The Museum of Broadcast Communications is a nonprofit institution dedicated to preserving and showcasing the history and cultural impact of radio, television and emerging media. Founded in 1982 by broadcaster Bruce DuMont, the museum collects, archives and presents content through exhibits, presentations, educational programs and digital resources that aim to educate and inform visitors – as well as promote media literacy. The media collections (as mentioned, in storage at this present moment) include thousands of hours of broadcast material, artifacts, and documents that illustrate the evolution of communication and storytelling. The museum emphasizes the role of media in shaping society, seeking to connect audiences with the past, present and future of broadcasting.
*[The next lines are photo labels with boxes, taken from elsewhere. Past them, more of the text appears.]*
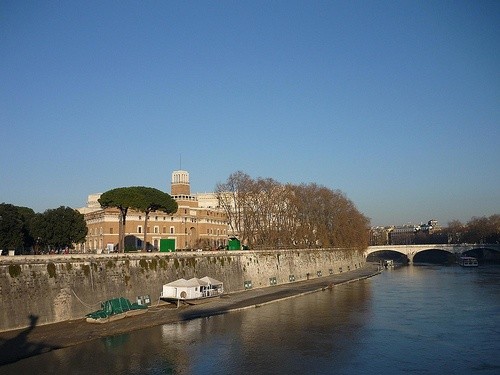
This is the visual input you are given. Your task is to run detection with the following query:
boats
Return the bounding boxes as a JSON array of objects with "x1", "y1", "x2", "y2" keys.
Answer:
[
  {"x1": 160, "y1": 276, "x2": 225, "y2": 308},
  {"x1": 459, "y1": 256, "x2": 479, "y2": 267},
  {"x1": 384, "y1": 259, "x2": 394, "y2": 267},
  {"x1": 86, "y1": 298, "x2": 148, "y2": 324}
]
At $24 an adult ticket, I made sure I read through everything there and watched the videos as long as I could, including a video on Carson’s life that I didn’t get through before the museum closed. A small gift shop also is there. Here’s hoping the museum can find a permanent home and its artifacts continue to have some visibility – somewhere, somehow. We’ll have to see what the future holds for this place.

As mentioned, the museum is a block away from the Ogilvie Transportation Center, which serves Metra rail transportation from as far out as Kenosha, Harvard and Elburn. A trip just to visit this place, or walk around a little bit, can be as cheap as parking at Elburn for $1.50 a day, and a round train trip (between $7-$13.50 depending on the day and how tech savvy you are on phone apps). That will beat downtown parking fees any day.